4. Lieutenant William H. Kendall, Company E, Second Indian. Mustered in December 8th, 1862, From Company C, Eleventh Kansas Cavalry, Private, home Emporia enlisted August 19, 1862, mustered in September 10, 1862, Prom. 2d Lieut. in 2d Indian reg't, Nov. 18, '62.

5. Lieutenant Benjamin H. Whitlow, Company H, Third Indian.

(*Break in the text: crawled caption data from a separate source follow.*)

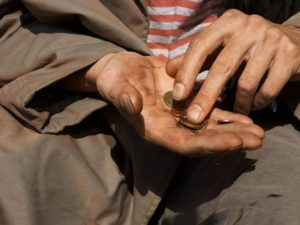 Rischio povertà Italia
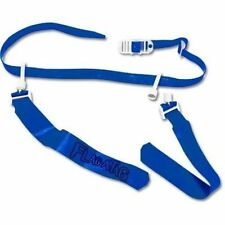 """Blue Flag-a-Tag Sonic Boom Football Set 1 Single Replacement Belt 42"""" Waist"""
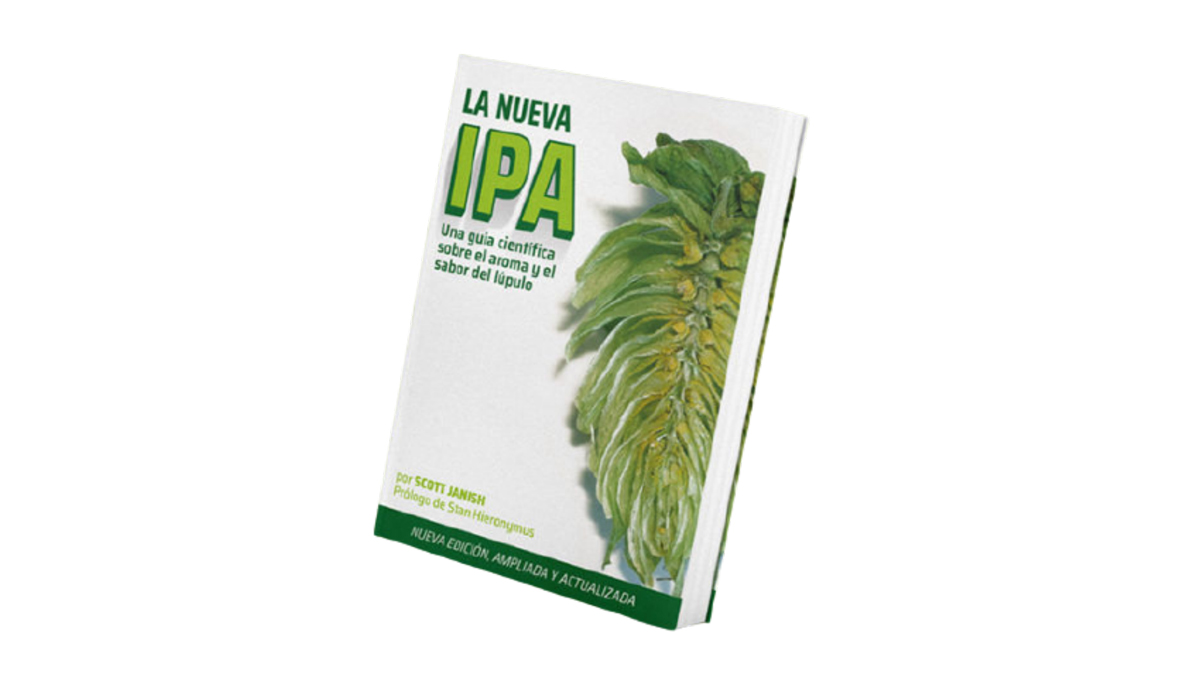 """""""La Nueva IPA: Una Guía Científica sobre el aroma y el olor del lúpulo"""" de Scott Janish"""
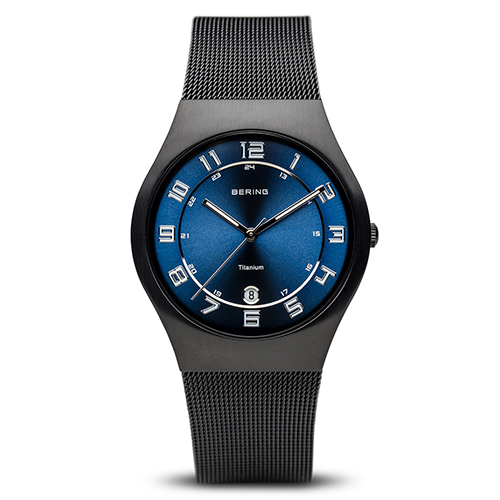 Bering Men's Watch Titani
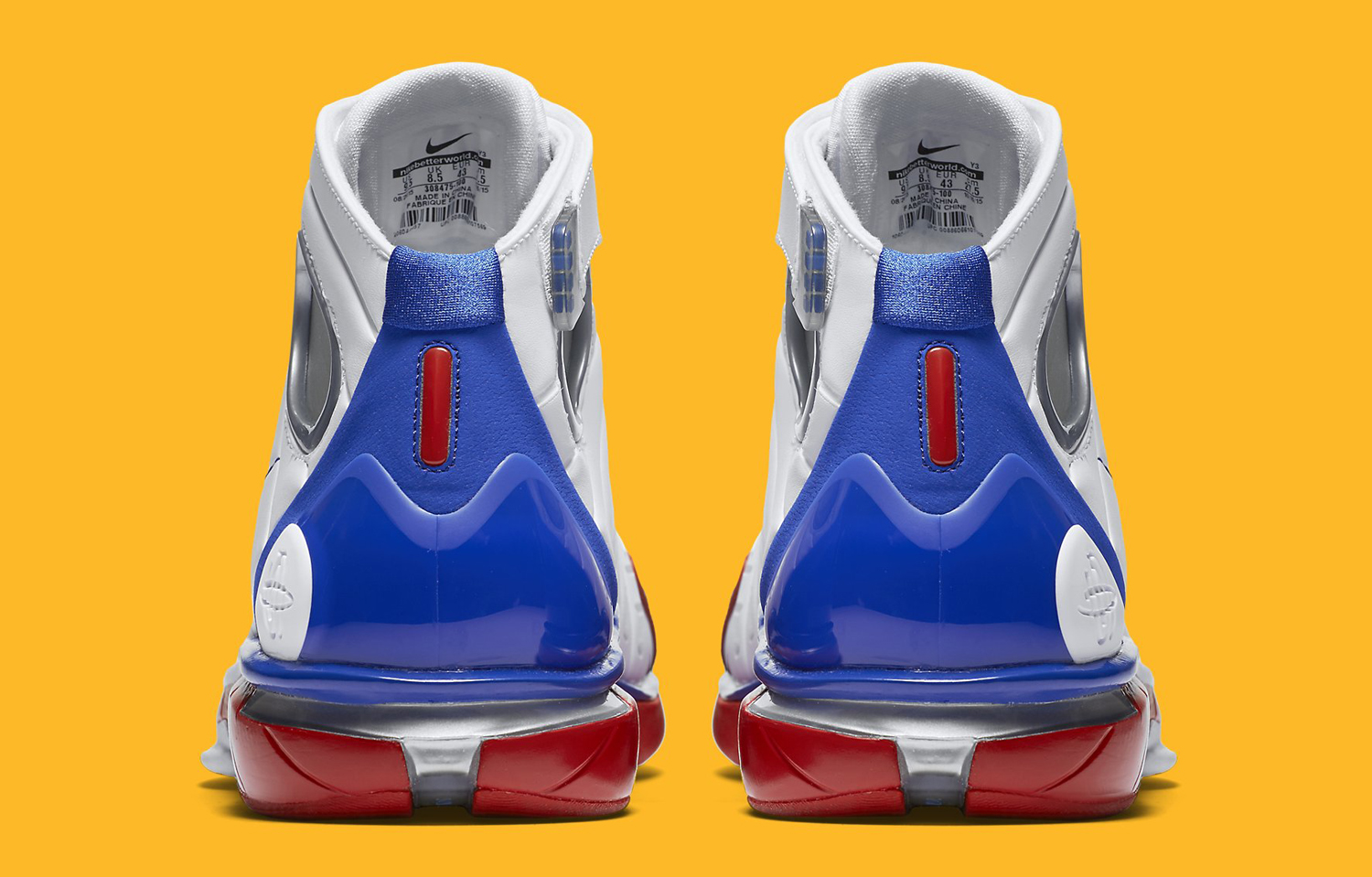 af43a4b6eef0 Nike Commemorates Kobe s Final All-Star Game on Unexpected Retro. The  return of the Huarache 2K4.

Commission Lieutenant July 11th, 1862, From Company H, Tenth Kansas Infantry. First Sergeant enlisted October 7, 1861, mustered in March 4, 1862, Prom. 1st Lieutenant 3d I. H. G. July 11, 1862.

6. Lieutenant Alfred F. Bicking, Company A, First Indian. Commission 1st Lieutenant September 10th, 1862, From Company I, Second Kansas Cavalry. Sergeant, home Fort Scott, enlisted January 7, 1862, mustered in the same day, Prom. 1st Lt. Ind. Home Guards Aug. 5, 1862.

7. Lieutenant W. B. Clark, Company E, Fourteenth Kansas. There is no roster for the 14th.

8. Lieutenant William P. Phillips, Company B, Second Kansas. Home Topeka, mustered in January 11, 1864, Mustered out June 22, '65, at Fort Gibson, C. N.

9. Lieutenant Ebenezer W. Lucas, Company G, Sixth Kansas. Home Wyandotte. Mustered in March 15, 1865, Mustered out May 19, 1865, DeVall's Bluff, Ark.

10. Lieutenant Levi F. Stewart, Company I, Sixth Kansas. Home Kansas City, Mo. Mustered in May 26, 1863, Resigned May 2, 1865.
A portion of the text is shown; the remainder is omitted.